**Brief**
Retype every line of the data, keeping each word exactly.

**Collected material**
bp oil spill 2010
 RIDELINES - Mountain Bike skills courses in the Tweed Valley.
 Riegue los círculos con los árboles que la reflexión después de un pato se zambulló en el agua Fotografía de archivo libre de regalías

**Exercise answer**
bp oil spill 2010
 RIDELINES - Mountain Bike skills courses in the Tweed Valley.
 Riegue los círculos con los árboles que la reflexión después de un pato se zambulló en el agua Fotografía de archivo libre de regalías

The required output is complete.